Conforme noticiado por esta ConJur, o Superior Tribunal de Justiça aplicara, recentemente, através do voto do ministro Teodoro Silva Santos, relator do caso, a teoria da perda de uma chance probatória ao processo penal. No caso em questão, HC 829.723, uma das vítimas havia informado à polícia que o roubo foi captado por câmeras de segurança no veículo, enquanto outra teria dito que os assaltantes foram apoiados por um veículo e informou o modelo, a cor e a placa.

Nenhuma dessas informações, contudo, fora averiguada nas investigações. No caso, acertadamente, entendeu o relator que as imagens das câmeras de segurança e a apuração sobre o veículo envolvido em roubo seriam, de fato, de importância salutar para alcançar a correta solução para o crime, vez que a filmagem poderia comprovar a tese defensiva ou, até mesmo, colocar a salvo de quaisquer dúvidas a versão acusatória, reforçando-a [1].

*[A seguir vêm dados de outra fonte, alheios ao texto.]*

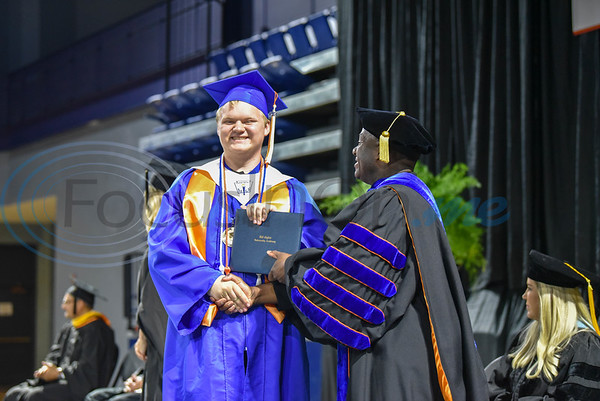 UT Tyler University Academy student Isaac Rodgerson, Salutatorian of the Tyler campus, receives his diploma during the inaugural graduation for the Academy. The graduation took place at the Herrington Patriot Center on Saturday, June 1. (Jessica T. Payne/Tyler Morning Telegraph)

A teoria da perda da chance probatória também já tinha sido usada pelo STJ para absolver adolescente [2]. A ideia central seria que, se a acusação não produz todas as provas possíveis e essenciais para a elucidação dos fatos, omitindo-se e deixando deliberadamente de produzir provas essenciais, retirando do acusado a chance de que a sua inocência seja afastada de boa-fé, estaria caracterizada a perda da chance probatória. Neste artigo, aprofundaremos esta ideia e buscaremos demonstrar o porquê, cientificamente e juridicamente, ela estaria correta.

Primeiramente, ressalta-se que o tema fora mencionado, originalmente, pelo magistrado e professor Alexandre Morais da Rosa, ainda em meados de 2014 [3], e depois aprofundado em artigo específico (DA ROSA; RUDOLDO, 2017) [4].

Neste sentido, à luz de autores como James Goldschmidt e Aury Lopes Jr, argumentara-se que, no processo penal constitucionalizado, a carga probatória é exclusiva da acusação. Assim, já aduzia Goldschmidt que caberia exclusivamente ao acusador a carga não apenas de apresentar a acusação, mas também, de propor oportunamente as provas [5].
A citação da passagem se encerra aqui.